## BEGIN Material
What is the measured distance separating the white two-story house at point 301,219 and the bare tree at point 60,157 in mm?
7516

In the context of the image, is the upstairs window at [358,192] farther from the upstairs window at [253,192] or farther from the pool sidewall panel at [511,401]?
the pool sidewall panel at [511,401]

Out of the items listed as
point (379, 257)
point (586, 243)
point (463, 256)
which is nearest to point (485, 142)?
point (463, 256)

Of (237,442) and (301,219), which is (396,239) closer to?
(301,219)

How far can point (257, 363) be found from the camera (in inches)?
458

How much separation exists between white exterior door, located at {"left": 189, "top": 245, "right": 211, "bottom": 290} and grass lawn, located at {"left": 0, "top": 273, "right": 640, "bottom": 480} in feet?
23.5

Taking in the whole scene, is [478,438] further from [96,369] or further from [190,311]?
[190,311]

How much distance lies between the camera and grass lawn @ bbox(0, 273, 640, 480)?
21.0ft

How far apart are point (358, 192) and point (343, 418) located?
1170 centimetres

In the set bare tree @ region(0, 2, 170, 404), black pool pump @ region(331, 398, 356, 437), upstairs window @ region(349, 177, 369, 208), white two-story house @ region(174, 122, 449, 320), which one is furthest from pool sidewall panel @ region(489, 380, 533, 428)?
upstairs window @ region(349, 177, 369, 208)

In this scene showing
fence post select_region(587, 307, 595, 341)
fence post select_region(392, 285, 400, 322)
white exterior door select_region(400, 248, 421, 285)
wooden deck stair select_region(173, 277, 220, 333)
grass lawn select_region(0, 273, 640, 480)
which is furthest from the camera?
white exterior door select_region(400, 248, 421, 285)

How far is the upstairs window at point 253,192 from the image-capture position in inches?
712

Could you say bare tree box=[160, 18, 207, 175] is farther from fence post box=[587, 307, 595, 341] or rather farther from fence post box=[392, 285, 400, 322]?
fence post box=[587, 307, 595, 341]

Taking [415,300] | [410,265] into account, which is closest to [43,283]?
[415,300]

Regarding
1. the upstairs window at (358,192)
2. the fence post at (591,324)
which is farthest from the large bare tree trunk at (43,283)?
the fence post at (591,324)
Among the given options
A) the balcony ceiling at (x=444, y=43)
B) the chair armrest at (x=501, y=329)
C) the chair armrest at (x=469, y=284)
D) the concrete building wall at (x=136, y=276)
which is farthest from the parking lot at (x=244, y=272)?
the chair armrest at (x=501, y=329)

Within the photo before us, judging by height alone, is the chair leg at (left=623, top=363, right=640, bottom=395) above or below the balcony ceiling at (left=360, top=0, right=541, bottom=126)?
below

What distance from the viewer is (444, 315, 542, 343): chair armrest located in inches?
## END Material
§ **What to work on**:
Could you return all of the records above line for line, without changing a single character?

§ **Reply**:
What is the measured distance separating the white two-story house at point 301,219 and the bare tree at point 60,157 in mm?
7516

In the context of the image, is the upstairs window at [358,192] farther from the upstairs window at [253,192] or farther from the pool sidewall panel at [511,401]?
the pool sidewall panel at [511,401]

Out of the items listed as
point (379, 257)
point (586, 243)
point (463, 256)
which is nearest to point (485, 142)?
point (463, 256)

Of (237,442) and (301,219), which is (396,239) closer to?
(301,219)

How far can point (257, 363) be found from the camera (in inches)?
458

How much separation exists between white exterior door, located at {"left": 189, "top": 245, "right": 211, "bottom": 290} and grass lawn, located at {"left": 0, "top": 273, "right": 640, "bottom": 480} in feet?
23.5

Taking in the whole scene, is [478,438] further from [96,369] or further from [190,311]?
[190,311]

How much distance lies between the camera and grass lawn @ bbox(0, 273, 640, 480)?
21.0ft

How far apart are point (358, 192) and point (343, 418) located?
1170 centimetres

In the set bare tree @ region(0, 2, 170, 404), black pool pump @ region(331, 398, 356, 437), upstairs window @ region(349, 177, 369, 208), white two-story house @ region(174, 122, 449, 320), which one is furthest from pool sidewall panel @ region(489, 380, 533, 428)?
upstairs window @ region(349, 177, 369, 208)

In this scene showing
fence post select_region(587, 307, 595, 341)
fence post select_region(392, 285, 400, 322)
white exterior door select_region(400, 248, 421, 285)
wooden deck stair select_region(173, 277, 220, 333)
grass lawn select_region(0, 273, 640, 480)
which is furthest from the camera?
white exterior door select_region(400, 248, 421, 285)

How far is the upstairs window at point 253,192 from the image-capture position in inches?
712

Could you say bare tree box=[160, 18, 207, 175] is farther from fence post box=[587, 307, 595, 341] or rather farther from fence post box=[392, 285, 400, 322]?
fence post box=[587, 307, 595, 341]

Taking [415,300] | [410,265] into account, which is closest to [43,283]?
[415,300]

Regarding
1. the upstairs window at (358,192)
2. the fence post at (591,324)
which is farthest from the large bare tree trunk at (43,283)?
the fence post at (591,324)
Among the given options
A) the balcony ceiling at (x=444, y=43)
B) the chair armrest at (x=501, y=329)
C) the chair armrest at (x=469, y=284)
D) the concrete building wall at (x=136, y=276)
which is farthest from the parking lot at (x=244, y=272)?
the chair armrest at (x=501, y=329)

Within the photo before us, judging by height alone, is the chair leg at (left=623, top=363, right=640, bottom=395) above or below the balcony ceiling at (left=360, top=0, right=541, bottom=126)?
below

What distance from the viewer is (444, 315, 542, 343): chair armrest located in inches?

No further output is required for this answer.